Exercise data -
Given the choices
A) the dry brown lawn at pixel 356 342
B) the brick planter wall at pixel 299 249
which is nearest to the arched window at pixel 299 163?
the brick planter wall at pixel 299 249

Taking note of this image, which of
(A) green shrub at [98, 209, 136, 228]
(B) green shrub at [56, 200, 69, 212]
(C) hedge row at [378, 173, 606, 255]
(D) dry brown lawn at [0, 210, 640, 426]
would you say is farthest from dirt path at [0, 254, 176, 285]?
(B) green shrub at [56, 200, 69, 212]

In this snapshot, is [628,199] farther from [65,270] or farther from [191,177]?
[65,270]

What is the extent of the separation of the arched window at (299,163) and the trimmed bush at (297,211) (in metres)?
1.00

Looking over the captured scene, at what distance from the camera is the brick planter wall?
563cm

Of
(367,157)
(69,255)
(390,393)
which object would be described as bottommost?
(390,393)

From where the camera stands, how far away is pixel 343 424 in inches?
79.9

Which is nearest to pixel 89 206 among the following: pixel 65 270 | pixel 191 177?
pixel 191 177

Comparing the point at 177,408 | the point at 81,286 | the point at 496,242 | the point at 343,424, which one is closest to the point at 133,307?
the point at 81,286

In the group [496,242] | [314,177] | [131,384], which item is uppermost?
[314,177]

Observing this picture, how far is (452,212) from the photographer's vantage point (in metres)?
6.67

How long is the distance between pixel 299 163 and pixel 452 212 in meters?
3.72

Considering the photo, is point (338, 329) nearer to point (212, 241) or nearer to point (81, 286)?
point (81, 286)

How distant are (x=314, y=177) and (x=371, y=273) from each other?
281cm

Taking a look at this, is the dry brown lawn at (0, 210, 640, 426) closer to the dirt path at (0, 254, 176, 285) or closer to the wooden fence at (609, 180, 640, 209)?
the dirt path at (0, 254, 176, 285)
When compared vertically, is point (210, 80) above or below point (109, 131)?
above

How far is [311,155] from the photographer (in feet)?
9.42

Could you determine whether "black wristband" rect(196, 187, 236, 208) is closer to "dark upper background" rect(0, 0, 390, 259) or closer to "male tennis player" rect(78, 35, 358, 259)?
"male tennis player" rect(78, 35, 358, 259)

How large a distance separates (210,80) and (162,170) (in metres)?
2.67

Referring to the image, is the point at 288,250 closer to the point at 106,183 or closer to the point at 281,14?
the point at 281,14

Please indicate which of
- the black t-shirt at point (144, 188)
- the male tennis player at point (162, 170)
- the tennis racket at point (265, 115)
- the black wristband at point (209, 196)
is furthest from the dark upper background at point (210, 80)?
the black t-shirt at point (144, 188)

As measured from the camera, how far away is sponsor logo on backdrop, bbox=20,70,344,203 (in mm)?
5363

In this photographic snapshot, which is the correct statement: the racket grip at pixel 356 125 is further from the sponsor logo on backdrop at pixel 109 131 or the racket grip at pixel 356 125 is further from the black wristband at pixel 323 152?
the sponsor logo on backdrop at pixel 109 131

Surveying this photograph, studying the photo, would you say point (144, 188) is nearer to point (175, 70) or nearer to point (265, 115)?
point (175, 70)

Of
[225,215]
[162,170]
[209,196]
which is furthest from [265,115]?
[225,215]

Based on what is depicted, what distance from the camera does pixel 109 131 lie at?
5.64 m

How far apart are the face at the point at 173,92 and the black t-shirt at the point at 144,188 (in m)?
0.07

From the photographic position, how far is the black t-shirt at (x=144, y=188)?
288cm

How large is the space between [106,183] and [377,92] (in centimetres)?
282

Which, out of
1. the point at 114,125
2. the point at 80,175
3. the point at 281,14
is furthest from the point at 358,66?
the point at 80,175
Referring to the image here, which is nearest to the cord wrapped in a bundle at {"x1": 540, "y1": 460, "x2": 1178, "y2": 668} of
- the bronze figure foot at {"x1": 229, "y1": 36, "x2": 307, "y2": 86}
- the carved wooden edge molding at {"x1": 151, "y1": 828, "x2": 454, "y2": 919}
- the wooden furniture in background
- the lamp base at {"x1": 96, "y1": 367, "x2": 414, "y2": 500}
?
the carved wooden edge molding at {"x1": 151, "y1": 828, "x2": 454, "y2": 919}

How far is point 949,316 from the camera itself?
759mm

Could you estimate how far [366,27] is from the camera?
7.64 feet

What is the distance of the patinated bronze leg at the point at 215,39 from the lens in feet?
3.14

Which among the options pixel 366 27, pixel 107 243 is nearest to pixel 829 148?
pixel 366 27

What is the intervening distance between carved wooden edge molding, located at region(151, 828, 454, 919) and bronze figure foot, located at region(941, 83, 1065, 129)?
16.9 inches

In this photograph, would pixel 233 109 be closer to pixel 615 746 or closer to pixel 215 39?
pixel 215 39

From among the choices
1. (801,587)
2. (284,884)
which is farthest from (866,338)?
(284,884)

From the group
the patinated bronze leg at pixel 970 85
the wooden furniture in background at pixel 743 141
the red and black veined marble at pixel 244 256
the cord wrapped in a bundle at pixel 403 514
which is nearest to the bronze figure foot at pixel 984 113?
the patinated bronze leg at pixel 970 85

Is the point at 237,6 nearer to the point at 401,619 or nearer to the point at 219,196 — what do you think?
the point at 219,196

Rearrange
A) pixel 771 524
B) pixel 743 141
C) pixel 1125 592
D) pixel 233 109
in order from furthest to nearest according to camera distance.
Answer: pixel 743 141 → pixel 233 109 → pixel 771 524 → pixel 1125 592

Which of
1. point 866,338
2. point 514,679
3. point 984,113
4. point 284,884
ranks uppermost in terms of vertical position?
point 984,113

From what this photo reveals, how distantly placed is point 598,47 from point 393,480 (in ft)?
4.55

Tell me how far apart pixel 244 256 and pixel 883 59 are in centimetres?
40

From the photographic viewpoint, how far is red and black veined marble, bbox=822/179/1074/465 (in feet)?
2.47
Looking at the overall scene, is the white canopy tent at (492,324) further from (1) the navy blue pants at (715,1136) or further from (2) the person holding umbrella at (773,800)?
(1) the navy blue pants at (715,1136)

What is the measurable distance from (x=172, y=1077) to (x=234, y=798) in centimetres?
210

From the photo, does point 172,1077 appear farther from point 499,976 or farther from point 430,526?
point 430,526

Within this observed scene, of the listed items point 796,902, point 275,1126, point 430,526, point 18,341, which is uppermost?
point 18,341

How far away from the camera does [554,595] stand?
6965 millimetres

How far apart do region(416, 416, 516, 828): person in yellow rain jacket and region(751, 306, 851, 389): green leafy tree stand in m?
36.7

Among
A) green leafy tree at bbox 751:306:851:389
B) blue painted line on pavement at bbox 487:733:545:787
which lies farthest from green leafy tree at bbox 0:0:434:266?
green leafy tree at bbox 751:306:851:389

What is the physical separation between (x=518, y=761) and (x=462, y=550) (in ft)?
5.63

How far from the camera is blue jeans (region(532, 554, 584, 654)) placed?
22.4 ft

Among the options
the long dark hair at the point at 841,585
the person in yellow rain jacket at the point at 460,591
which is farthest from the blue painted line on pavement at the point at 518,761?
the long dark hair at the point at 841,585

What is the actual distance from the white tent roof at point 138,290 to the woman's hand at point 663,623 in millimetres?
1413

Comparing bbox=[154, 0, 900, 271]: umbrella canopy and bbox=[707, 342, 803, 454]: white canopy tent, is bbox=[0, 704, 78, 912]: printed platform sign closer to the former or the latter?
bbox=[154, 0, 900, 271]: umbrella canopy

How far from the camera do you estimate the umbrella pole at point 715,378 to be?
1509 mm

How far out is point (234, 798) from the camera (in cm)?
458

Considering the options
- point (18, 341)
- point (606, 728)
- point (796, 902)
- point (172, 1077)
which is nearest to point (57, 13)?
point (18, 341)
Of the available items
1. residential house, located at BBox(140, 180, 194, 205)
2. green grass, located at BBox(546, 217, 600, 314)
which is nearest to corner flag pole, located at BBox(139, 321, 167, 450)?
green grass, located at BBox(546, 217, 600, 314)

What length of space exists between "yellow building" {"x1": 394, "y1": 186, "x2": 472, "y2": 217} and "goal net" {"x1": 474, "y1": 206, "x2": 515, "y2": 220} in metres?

What the task asks - Starting at the line that contains "Of the available items" and ending with the last line of the listing, write those lines out again, swapping "residential house" for "family house" and leaving everything else unchanged.

Response to the task -
Of the available items
1. family house, located at BBox(140, 180, 194, 205)
2. green grass, located at BBox(546, 217, 600, 314)
which is nearest to corner flag pole, located at BBox(139, 321, 167, 450)?
green grass, located at BBox(546, 217, 600, 314)

What length of space exists between "yellow building" {"x1": 394, "y1": 186, "x2": 472, "y2": 217} and "goal net" {"x1": 474, "y1": 206, "x2": 515, "y2": 220} in metres?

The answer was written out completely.